Assignment =
Copy, in full, each line of the material that holds the word "width".

** Opening Data supplied block **

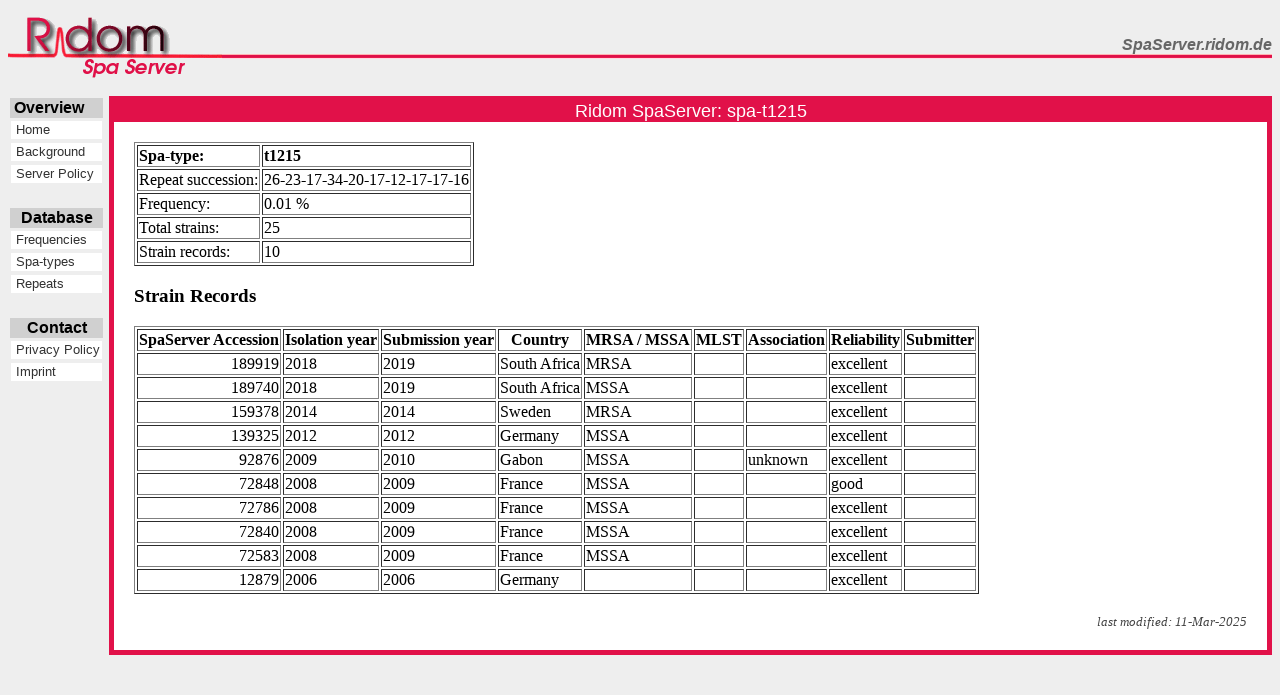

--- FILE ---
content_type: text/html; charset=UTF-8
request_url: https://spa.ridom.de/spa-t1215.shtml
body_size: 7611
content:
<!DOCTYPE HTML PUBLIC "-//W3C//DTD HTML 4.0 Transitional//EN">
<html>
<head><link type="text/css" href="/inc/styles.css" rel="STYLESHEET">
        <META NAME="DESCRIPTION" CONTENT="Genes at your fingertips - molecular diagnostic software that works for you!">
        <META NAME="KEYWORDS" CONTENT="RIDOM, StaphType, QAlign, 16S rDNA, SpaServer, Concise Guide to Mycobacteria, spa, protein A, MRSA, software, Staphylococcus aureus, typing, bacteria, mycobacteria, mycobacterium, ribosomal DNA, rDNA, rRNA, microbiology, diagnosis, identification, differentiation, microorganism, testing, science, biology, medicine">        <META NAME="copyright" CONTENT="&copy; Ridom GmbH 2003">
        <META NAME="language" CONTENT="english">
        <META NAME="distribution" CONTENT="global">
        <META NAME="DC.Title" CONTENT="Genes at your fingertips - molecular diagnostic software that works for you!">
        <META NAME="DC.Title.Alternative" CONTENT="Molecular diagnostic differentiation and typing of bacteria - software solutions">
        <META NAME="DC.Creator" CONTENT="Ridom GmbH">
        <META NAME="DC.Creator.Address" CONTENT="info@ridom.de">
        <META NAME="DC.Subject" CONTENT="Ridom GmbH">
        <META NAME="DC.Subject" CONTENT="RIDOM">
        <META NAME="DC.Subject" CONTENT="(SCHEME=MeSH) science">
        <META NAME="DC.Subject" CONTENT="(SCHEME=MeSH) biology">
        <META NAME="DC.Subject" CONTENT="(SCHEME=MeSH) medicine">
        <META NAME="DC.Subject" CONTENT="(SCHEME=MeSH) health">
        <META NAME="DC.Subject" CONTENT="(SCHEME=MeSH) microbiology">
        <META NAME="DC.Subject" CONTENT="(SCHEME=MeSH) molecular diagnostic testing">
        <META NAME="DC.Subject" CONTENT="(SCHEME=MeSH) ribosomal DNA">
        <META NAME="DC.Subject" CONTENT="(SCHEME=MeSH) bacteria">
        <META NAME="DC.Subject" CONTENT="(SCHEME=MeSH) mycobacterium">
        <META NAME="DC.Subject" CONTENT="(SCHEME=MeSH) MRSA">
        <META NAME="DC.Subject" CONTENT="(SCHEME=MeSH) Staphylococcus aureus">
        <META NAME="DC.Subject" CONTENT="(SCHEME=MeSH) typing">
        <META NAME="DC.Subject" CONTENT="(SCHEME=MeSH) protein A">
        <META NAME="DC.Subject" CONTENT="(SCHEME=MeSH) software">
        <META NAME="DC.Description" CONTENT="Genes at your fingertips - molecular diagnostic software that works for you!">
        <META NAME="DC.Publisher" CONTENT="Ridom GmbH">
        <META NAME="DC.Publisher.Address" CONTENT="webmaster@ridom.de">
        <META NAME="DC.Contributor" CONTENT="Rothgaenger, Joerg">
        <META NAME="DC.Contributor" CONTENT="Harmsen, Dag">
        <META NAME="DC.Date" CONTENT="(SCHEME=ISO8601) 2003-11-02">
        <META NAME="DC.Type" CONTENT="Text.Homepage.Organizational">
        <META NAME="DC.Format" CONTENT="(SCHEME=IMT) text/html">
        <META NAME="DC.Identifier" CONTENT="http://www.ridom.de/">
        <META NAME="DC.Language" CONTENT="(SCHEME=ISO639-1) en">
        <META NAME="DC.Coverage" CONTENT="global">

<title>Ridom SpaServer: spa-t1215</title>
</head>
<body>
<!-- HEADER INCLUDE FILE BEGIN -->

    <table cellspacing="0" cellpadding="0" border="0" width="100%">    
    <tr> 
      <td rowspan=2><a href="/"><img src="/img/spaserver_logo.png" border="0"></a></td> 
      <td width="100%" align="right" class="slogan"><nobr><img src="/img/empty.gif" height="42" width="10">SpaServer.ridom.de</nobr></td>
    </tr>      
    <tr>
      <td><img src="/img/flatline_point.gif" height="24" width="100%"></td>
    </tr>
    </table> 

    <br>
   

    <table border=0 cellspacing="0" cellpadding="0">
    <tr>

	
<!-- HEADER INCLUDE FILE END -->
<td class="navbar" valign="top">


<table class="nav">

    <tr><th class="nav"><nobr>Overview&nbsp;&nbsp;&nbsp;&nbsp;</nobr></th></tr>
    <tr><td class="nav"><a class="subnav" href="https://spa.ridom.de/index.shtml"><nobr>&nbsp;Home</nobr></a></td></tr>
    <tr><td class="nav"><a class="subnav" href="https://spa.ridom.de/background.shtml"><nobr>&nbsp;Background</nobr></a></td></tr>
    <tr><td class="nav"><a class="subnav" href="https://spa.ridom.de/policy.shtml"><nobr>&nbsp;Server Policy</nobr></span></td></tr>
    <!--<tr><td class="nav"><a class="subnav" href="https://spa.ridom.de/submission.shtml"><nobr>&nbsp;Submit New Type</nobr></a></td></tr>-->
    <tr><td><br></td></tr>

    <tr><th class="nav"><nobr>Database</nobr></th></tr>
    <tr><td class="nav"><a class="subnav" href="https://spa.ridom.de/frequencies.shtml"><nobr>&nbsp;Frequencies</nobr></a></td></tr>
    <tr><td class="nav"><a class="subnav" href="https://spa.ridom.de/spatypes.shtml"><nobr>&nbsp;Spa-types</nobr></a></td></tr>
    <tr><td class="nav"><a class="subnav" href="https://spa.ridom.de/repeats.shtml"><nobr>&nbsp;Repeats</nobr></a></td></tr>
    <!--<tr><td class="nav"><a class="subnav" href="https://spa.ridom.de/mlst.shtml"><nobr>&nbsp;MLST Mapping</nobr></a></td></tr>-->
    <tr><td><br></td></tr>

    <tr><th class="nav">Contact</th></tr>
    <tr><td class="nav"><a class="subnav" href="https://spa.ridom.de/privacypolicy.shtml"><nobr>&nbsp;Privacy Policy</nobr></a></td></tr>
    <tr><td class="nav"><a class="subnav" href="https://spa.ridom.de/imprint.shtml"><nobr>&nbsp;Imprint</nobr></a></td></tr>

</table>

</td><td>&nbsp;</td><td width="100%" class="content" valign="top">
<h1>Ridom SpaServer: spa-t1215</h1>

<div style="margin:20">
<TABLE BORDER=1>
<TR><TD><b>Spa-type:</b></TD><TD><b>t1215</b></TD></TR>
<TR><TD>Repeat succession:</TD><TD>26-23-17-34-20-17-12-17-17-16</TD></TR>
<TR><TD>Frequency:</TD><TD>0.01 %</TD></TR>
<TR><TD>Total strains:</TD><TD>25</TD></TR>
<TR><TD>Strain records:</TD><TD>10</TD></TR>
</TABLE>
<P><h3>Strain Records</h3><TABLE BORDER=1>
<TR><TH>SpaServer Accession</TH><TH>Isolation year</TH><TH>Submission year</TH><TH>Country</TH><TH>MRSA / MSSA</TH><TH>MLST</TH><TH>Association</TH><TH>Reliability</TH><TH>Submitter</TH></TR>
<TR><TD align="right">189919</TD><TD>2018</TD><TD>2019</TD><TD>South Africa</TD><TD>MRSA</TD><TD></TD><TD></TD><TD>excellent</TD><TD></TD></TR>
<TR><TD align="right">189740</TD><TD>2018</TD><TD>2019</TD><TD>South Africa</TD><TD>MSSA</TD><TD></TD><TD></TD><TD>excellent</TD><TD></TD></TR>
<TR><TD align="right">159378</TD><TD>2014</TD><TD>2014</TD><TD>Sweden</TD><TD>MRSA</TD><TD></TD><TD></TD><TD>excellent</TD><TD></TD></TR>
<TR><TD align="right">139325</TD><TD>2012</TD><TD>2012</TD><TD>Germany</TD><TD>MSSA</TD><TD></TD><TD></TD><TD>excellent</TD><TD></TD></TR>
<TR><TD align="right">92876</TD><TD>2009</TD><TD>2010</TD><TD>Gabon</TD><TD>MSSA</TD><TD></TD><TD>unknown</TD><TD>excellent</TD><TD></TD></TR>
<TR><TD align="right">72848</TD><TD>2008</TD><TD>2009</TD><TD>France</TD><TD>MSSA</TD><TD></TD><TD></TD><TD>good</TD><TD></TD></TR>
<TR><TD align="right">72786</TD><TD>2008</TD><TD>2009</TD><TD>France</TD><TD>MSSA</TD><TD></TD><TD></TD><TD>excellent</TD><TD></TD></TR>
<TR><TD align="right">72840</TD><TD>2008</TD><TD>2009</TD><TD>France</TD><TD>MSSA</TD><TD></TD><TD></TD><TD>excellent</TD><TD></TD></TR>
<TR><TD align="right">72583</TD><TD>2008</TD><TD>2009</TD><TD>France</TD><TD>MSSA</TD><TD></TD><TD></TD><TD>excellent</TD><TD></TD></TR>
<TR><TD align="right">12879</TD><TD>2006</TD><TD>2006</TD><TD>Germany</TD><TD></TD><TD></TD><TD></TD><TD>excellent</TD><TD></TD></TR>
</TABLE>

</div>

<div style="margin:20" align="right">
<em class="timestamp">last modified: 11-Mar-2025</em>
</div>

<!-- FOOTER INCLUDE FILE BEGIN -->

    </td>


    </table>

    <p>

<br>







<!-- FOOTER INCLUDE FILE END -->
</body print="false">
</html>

** Closing Data supplied block **

Written response =
    <table cellspacing="0" cellpadding="0" border="0" width="100%">    
      <td width="100%" align="right" class="slogan"><nobr><img src="/img/empty.gif" height="42" width="10">SpaServer.ridom.de</nobr></td>
      <td><img src="/img/flatline_point.gif" height="24" width="100%"></td>
</td><td>&nbsp;</td><td width="100%" class="content" valign="top">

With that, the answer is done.